Album art generation
SampleRNN, which I've shown so far, is a model for unconditional music generation. NVIDIA's StyleGAN2[1] is a model for unconditional image generation. I'll use StyleGAN2 to create the fake album art for 1000sharks. Given that both are unconditional waveform generators (audio = 1D waveform with an implicit time axis, image = 2D matrix, non-temporal), the training and generation procedures are broadly similar to what has been described.
Image pre-preprocessing script
StyleGAN2 expects the training data to be square images with the same power-of-two dimension.
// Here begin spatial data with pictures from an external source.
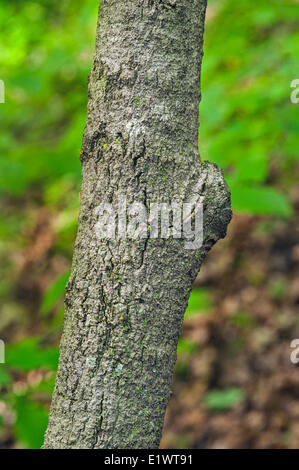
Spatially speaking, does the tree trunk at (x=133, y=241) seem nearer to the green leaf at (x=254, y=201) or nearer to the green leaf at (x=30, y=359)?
the green leaf at (x=30, y=359)

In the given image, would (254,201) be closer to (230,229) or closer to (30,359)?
(30,359)

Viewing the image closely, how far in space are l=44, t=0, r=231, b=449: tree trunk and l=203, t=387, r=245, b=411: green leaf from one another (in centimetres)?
326

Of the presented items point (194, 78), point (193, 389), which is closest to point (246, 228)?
point (193, 389)

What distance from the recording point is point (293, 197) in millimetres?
4504

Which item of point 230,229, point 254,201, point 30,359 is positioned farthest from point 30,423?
point 230,229

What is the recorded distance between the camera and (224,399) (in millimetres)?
3836

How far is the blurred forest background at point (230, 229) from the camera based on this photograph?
226cm

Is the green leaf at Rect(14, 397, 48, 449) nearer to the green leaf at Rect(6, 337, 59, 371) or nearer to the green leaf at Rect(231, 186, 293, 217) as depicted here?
the green leaf at Rect(6, 337, 59, 371)

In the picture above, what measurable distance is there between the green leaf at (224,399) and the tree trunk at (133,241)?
326 cm

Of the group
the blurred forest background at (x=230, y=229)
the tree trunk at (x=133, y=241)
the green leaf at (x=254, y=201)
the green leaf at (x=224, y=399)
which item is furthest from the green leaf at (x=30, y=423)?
the green leaf at (x=224, y=399)

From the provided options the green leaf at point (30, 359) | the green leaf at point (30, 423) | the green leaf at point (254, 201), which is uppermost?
the green leaf at point (254, 201)

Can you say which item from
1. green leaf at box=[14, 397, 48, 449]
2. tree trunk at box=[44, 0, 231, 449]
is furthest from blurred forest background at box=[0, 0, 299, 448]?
tree trunk at box=[44, 0, 231, 449]

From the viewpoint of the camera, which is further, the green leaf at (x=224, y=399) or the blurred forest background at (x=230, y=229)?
the green leaf at (x=224, y=399)

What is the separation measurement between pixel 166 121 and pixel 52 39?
3313 millimetres
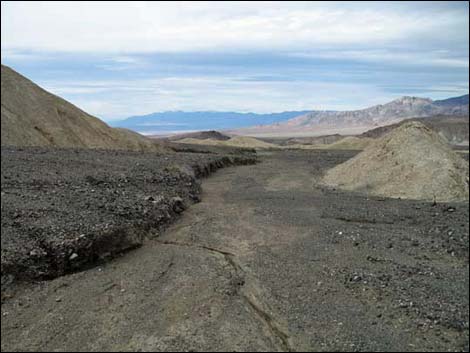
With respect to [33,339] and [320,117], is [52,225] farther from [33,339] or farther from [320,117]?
[320,117]

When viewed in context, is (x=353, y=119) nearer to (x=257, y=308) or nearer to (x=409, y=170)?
(x=409, y=170)

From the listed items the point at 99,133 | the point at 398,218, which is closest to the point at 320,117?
the point at 99,133

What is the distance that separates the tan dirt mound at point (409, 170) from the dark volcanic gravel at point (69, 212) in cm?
598

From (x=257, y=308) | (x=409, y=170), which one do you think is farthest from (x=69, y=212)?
(x=409, y=170)

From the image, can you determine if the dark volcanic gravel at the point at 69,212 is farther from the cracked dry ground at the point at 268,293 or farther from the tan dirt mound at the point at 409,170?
the tan dirt mound at the point at 409,170

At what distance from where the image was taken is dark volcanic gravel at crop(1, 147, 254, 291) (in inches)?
205

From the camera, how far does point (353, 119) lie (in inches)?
6329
I wrote a Python script that automatically extracts the square middle dim
pixels of an image and saves them as png files using Pillow[2]:
from PIL import Image, ImageOps
seq = 0
# dim is a user-supplied argument
for p in args.inpaths:
for image in os.listdir(p):
img = Image.open(os.path.join(p, image))
thumbnail = ImageOps.fit(
img,
(args.dim, args.dim),
Image.ANTIALIAS
)
thumbnail.save(os.path.join(args.outpath, '{0}.png'.format(seq)))
seq += 1
I've committed this script (crop_images.py) to my fork of StyleGAN2[3]. One thing to note is that I had to run conda install libwebp
in my Conda environment before installing Pillow to support the webp image format.
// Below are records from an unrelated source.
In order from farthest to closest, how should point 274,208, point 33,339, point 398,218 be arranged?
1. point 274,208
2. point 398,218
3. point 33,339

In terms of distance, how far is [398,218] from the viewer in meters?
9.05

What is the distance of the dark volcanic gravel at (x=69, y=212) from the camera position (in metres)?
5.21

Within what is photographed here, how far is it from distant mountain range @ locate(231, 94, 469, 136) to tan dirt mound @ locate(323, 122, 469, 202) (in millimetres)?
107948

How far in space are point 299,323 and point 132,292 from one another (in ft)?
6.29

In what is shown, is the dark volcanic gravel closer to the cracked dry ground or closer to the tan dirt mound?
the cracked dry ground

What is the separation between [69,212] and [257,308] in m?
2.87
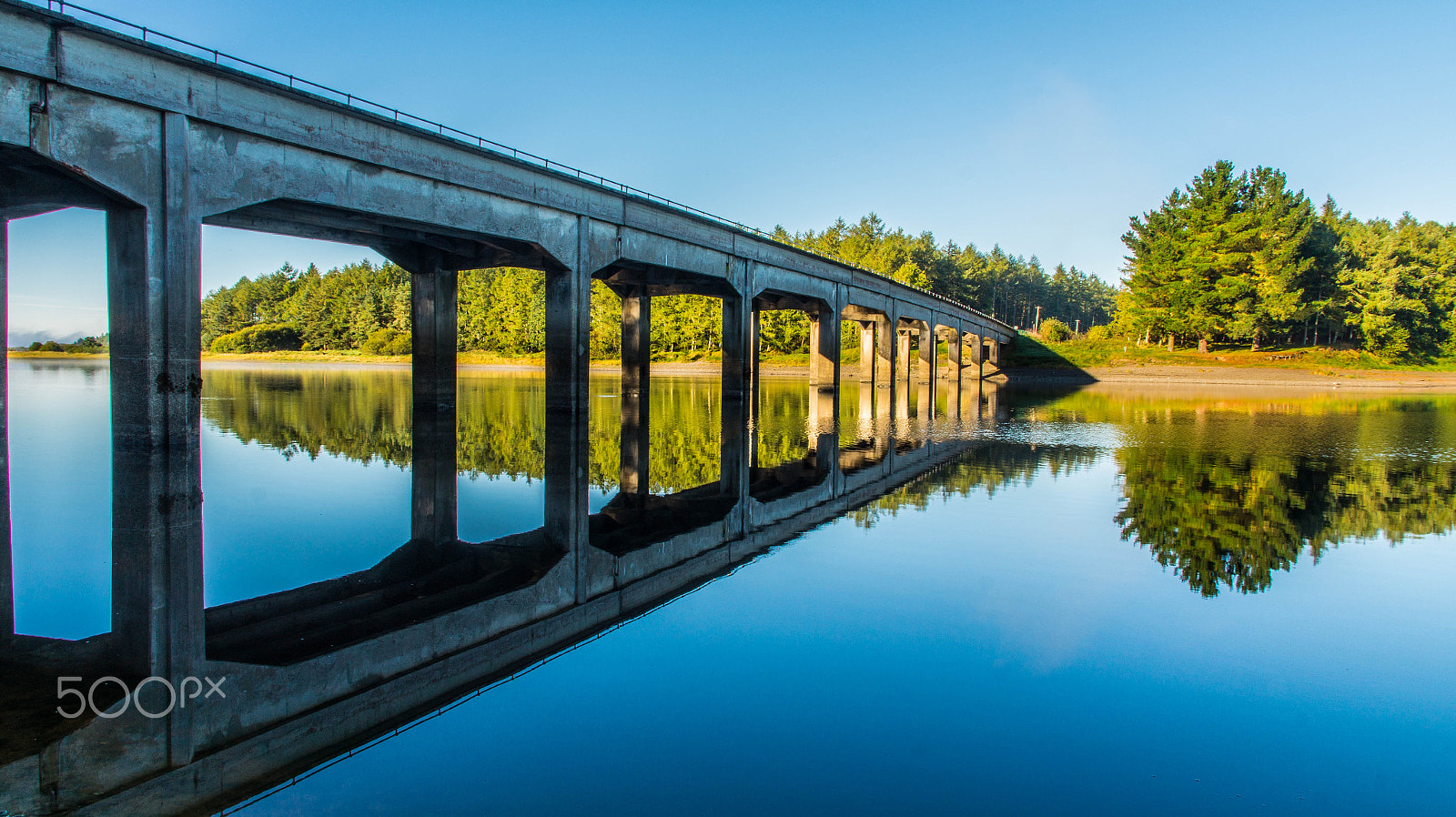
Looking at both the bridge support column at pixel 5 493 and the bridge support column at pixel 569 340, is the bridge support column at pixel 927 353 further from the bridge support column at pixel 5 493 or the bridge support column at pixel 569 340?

Early on this page I mentioned vague "difficulties" when relying on older machine learning libraries. I encountered many of these with StyleGAN2:
Preprocessing, training, and generation commands
The training data consists of shark images (saved from a Google image search[4]), and heavy metal album covers (saved from the following article[5]).
After downloading these to a directory, I ran the following commands:
# create 256x256 middle cropped images from sharks and album covers
$ python crop_images.py --dim=256 ./output-images/ ./shark-images/ ./metal-album-covers/
# preprocess cleaned cropped images using stylegan2's own tool
$ python dataset_tool.py create_from_images datasets/1000sharks/ ./output-images/
# train for config-e and kimg=1000
$ python run_training.py --data-dir=./datasets/ --dataset=1000sharks --config=config-e --total-kimg=1000
# generate 1000 images, randomly seeded, for curation
$ python run_generator.py generate-images --seeds=0-999 --truncation-psi=1.0 --network=results/00008-stylegan2-1000sharks-1gpu-config-e/network-final.pkl
I chose the training parameters config-e
(the second-best configuration - config-f is the best configuration in StyleGAN2 but is a larger neural network that's much slower to train - these are explained in the source code here[6]), with kimg=1000 (this is similar to the epochs of SampleRNN, in that more is probably better and increases the training time).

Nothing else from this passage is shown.